→ The request:
Identify every line in the data below that contains the string "lens", and copy each of those lines. Case counts.

→ Records for the task:

## BEGIN

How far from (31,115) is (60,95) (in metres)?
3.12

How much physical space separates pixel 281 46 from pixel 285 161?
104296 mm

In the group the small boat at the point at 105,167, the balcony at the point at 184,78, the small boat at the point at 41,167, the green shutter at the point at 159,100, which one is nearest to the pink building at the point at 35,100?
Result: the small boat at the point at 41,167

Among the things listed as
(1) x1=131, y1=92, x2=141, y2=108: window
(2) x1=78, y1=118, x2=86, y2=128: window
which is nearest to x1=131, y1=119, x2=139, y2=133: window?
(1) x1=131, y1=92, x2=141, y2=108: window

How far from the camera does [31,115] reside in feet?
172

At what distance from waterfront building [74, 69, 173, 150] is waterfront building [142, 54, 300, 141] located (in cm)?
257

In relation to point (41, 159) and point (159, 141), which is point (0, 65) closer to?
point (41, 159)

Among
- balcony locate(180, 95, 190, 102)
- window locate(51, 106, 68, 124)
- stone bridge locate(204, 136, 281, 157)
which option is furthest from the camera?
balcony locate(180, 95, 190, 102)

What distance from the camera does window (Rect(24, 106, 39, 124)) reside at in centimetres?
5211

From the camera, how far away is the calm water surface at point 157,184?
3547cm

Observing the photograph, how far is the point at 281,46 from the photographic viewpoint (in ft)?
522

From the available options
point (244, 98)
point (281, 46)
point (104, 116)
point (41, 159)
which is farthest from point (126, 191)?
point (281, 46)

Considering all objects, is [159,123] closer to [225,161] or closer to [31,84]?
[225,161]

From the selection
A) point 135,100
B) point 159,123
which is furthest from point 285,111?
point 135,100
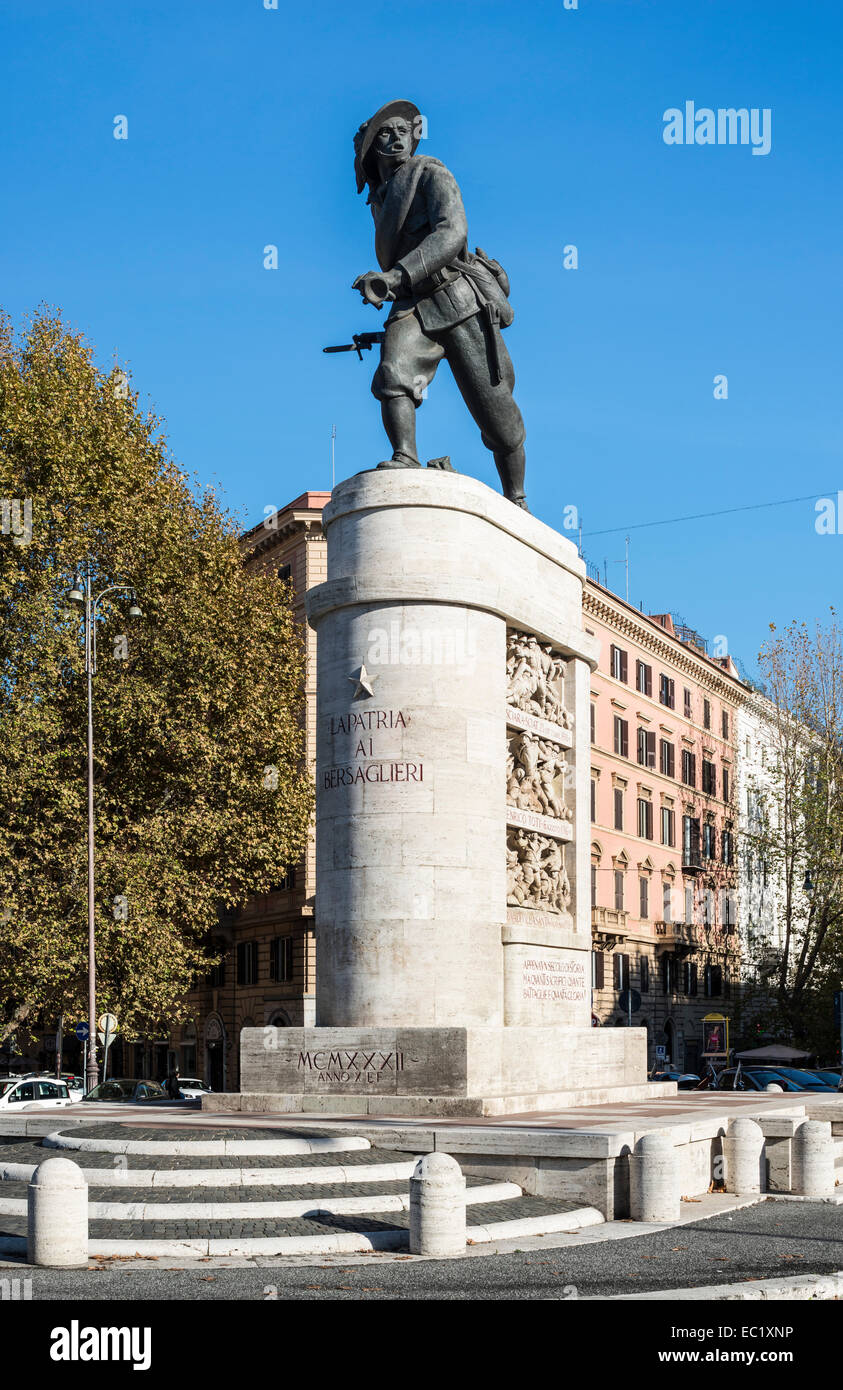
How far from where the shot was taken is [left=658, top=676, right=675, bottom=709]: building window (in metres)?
73.9

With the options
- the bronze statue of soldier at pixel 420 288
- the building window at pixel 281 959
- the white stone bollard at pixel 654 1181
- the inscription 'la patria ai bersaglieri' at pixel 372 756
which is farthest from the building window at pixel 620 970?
the white stone bollard at pixel 654 1181

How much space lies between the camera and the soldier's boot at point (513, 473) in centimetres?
2472

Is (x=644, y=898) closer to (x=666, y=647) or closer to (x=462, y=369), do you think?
(x=666, y=647)

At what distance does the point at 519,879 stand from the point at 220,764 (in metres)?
17.5

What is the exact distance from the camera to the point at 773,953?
205 feet

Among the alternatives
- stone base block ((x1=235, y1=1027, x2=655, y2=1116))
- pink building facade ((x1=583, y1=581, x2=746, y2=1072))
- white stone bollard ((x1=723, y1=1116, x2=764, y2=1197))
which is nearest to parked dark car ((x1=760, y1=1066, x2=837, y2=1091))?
stone base block ((x1=235, y1=1027, x2=655, y2=1116))

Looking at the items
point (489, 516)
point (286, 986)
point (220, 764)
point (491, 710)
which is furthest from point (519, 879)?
point (286, 986)

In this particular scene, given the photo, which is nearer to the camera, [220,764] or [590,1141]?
[590,1141]

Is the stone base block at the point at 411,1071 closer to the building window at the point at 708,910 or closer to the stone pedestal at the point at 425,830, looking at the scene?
the stone pedestal at the point at 425,830

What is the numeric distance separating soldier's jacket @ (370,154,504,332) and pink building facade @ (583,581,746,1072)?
4151 centimetres

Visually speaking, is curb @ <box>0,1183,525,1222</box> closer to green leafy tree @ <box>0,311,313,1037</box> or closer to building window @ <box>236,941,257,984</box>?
green leafy tree @ <box>0,311,313,1037</box>

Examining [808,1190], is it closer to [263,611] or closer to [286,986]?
[263,611]

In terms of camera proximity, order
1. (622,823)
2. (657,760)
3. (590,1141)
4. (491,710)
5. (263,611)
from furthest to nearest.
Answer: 1. (657,760)
2. (622,823)
3. (263,611)
4. (491,710)
5. (590,1141)

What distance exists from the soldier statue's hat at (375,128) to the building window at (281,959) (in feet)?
121
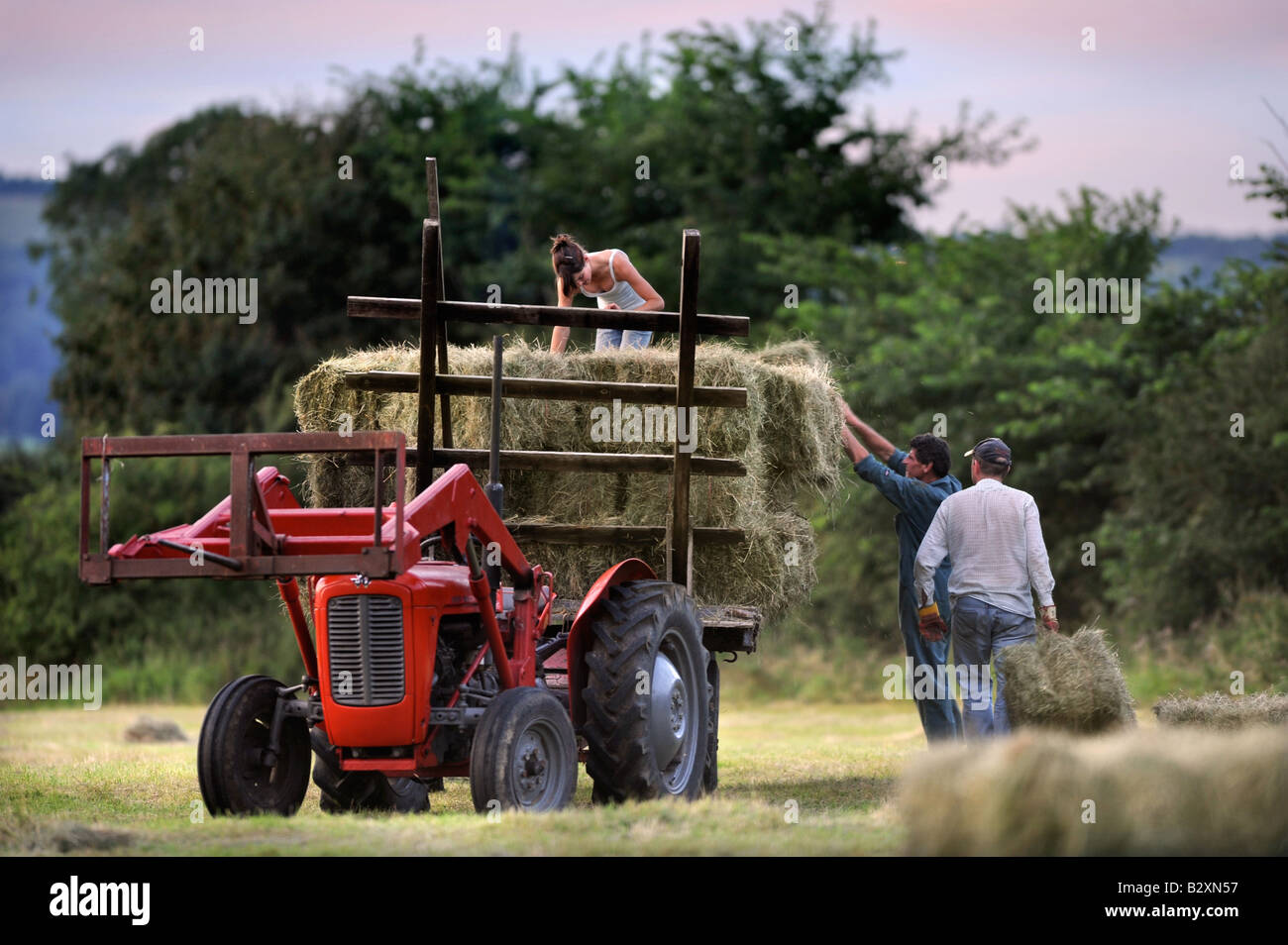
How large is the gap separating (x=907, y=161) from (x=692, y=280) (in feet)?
87.6

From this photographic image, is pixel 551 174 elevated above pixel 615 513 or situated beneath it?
elevated above

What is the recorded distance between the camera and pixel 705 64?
35.6 metres

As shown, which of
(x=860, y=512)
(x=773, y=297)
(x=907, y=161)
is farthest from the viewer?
(x=907, y=161)

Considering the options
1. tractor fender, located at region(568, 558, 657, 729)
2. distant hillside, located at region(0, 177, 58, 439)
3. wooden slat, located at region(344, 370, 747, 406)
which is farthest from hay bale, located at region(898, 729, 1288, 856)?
distant hillside, located at region(0, 177, 58, 439)

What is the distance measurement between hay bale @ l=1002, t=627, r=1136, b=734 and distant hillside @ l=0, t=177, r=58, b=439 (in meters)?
46.5

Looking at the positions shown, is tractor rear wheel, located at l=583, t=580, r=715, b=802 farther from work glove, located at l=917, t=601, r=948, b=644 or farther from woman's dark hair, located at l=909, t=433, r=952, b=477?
woman's dark hair, located at l=909, t=433, r=952, b=477

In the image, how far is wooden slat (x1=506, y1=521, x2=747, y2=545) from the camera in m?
9.79

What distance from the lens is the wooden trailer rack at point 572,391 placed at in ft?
30.1

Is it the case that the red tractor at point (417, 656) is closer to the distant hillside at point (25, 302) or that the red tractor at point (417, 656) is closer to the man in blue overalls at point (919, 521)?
the man in blue overalls at point (919, 521)

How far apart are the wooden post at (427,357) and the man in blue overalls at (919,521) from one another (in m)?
2.75

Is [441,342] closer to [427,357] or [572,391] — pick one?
[427,357]

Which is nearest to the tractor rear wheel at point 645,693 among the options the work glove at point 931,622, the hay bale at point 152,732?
the work glove at point 931,622
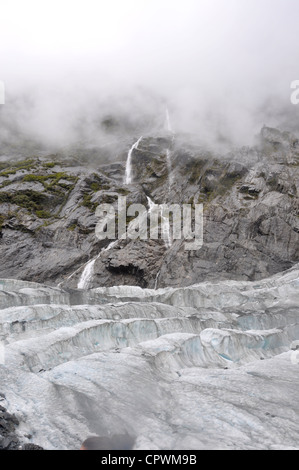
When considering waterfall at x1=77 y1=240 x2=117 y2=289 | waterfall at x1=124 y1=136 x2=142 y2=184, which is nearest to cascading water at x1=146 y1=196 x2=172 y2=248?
waterfall at x1=77 y1=240 x2=117 y2=289

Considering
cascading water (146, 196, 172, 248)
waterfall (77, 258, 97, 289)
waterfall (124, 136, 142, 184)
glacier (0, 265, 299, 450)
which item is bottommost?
waterfall (77, 258, 97, 289)

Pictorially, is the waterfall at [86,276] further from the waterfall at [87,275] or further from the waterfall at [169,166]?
the waterfall at [169,166]

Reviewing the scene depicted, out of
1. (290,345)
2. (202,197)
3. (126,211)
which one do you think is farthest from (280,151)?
(290,345)

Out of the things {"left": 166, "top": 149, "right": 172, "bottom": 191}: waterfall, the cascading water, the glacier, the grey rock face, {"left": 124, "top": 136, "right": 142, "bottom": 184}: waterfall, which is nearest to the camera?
the glacier

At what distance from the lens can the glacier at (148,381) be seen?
732 cm

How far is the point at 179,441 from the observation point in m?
6.86

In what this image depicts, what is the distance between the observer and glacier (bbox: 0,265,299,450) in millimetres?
7316

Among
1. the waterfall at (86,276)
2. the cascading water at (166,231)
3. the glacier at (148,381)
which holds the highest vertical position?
the glacier at (148,381)

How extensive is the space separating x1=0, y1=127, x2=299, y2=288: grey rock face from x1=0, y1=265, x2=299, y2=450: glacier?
52.7 ft

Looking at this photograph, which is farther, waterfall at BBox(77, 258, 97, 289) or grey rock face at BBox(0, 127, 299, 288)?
waterfall at BBox(77, 258, 97, 289)

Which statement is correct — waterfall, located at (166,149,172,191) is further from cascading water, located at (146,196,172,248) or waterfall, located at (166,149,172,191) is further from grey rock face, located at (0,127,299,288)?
cascading water, located at (146,196,172,248)

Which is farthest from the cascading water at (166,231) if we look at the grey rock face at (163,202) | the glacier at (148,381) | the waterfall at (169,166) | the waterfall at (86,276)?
the glacier at (148,381)

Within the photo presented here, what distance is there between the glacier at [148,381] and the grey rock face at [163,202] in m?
16.1
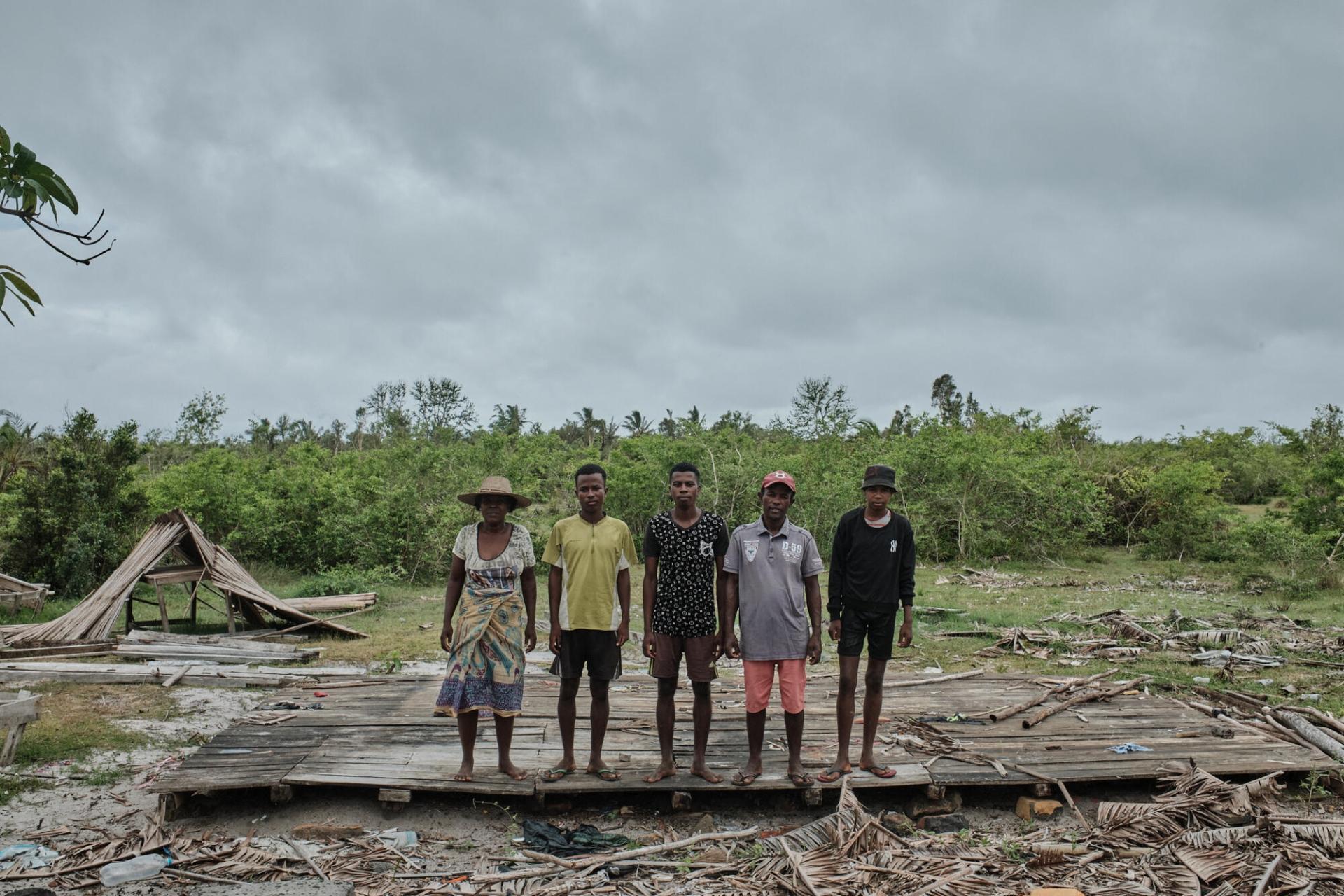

## END

→ Output:
What distance from the lens is the wooden trailer rack at point 572,391 placed at in ft?
At what distance from the lens can the glacier at (148,381) be seen?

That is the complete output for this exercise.